At 6 months: OR = 1.83 (95%CI: 0.97, 3.46 ). Test for heterogeneity 9.45 (P =
0.05).
At 12 months: OR = 1.47 (95%CI: 1.10, 1.98). Test for heterogeneity 7.22 (P =
0.07).
Total: OR = 1.53 (95%CI: 1.17, 2.00). Test for heterogeneity 17.03 (P = 0.09).
Acupuncture versus sham acupuncture: OR 1.16 (95%CI: 0.90, 1.49). Test for
heterogeneity: 5.36 (P = 0.37).
Acupuncture versus group therapy: OR 2.23 (95%CI: 1.16, 4.28).
Acupuncture versus nicotine gum: OR 0.77 (95%CI: 0.54, 1.11).
Acupuncture versus behaviour: OR 0.77 (95%CI: 0.29, 2.09).
Acupuncture versus individual hypnosis: OR 0.36 (95%CI: 10.07, 3.01).

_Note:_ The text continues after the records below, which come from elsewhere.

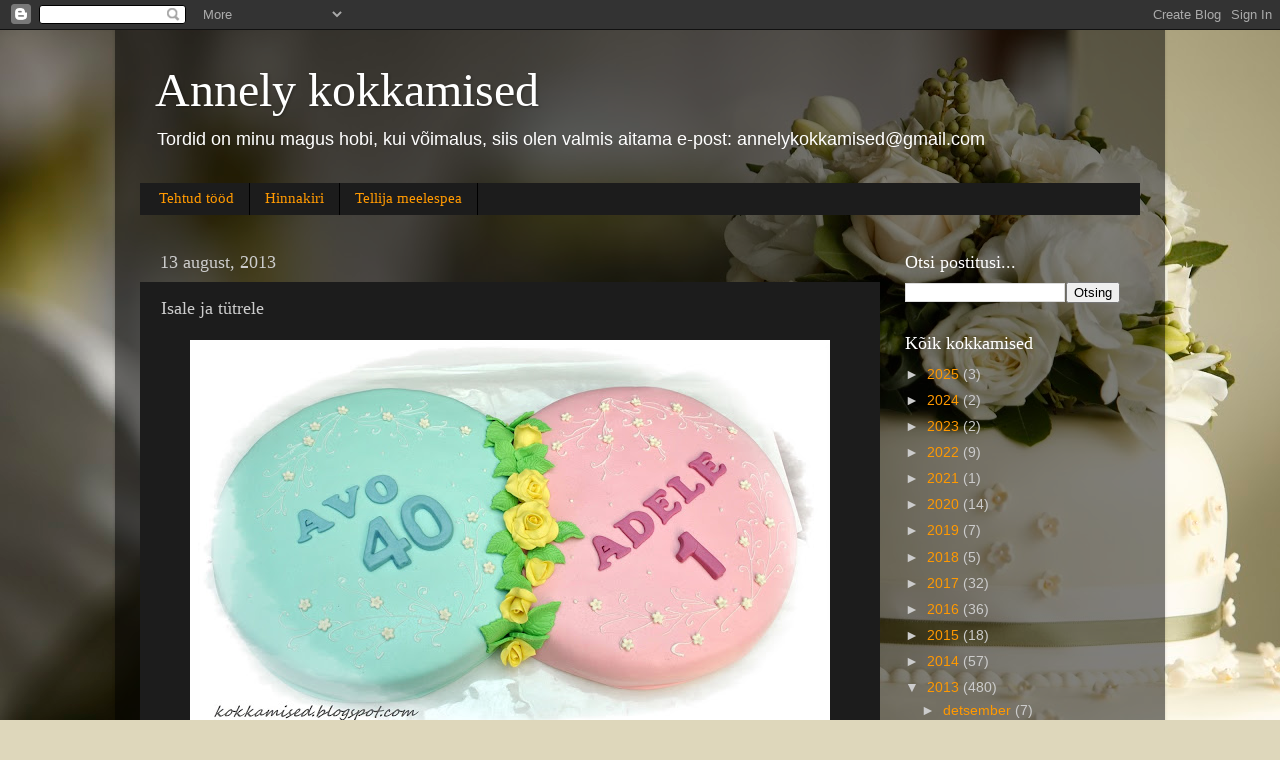

--- FILE ---
content_type: text/html; charset=UTF-8
request_url: https://kokkamised.blogspot.com/b/stats?style=WHITE_TRANSPARENT&timeRange=ALL_TIME&token=APq4FmDKToy-62eYvePw5VT4C92dfUyK3ZOAp1pkr3b_vQkBavNy6T6L7yoEs2mcHxsE6gKyVAcLsjbOmYBbzYdv53spj6bn7g
body_size: -23
content:
{"total":233654,"sparklineOptions":{"backgroundColor":{"fillOpacity":0.1,"fill":"#ffffff"},"series":[{"areaOpacity":0.3,"color":"#fff"}]},"sparklineData":[[0,26],[1,27],[2,36],[3,16],[4,16],[5,14],[6,13],[7,36],[8,23],[9,48],[10,20],[11,23],[12,27],[13,34],[14,96],[15,26],[16,16],[17,11],[18,20],[19,44],[20,26],[21,39],[22,18],[23,9],[24,8],[25,14],[26,10],[27,11],[28,11],[29,5]],"nextTickMs":3600000}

Acupuncture versus group hypnosis: OR 0.52 (95%CI: 0.09, 3.01).
Was any cost information reported?
Not stated.
Author's conclusions
While acupuncture appears promising there is insufficient evidence at present
to recommend it as an effective form of therapy. More direct comparative
trials with larger numbers of subjects are required before the effectiveness
of acupuncture can be reliably compared against these other therapies.
CRD commentary
This is a clearly written and well conducted review. The extensive literature
search should have revealed most of the relevant studies though as the authors
point out some results from unpublished trials with less favourable results
may have been omitted. The inclusion criteria for the primary studies were
defined as were the criteria for evaluating the quality of the included
studies. The quality scores obtained by the individual trials and reported in
the review reveal that most of the primary studies had not accounted for
potential sources of bias. Details are given of the rigorous methodology used
in data extraction but similar detail is not given on the methods of study
selection or quality scoring. The potential for bias in the primary studies
justifies the authors reservations about the effectiveness of acupuncture
based on the studies included in this review.
Subject index terms
Subject indexing assigned by CRD: Acupuncture-Therapy; Smoking-Cessation/mt
[Methods]
Correspondence address
Professor C A Silagy, Department of General Practice, Flinders University of
South Australia, Bedford Park, SA, 5042, Australia.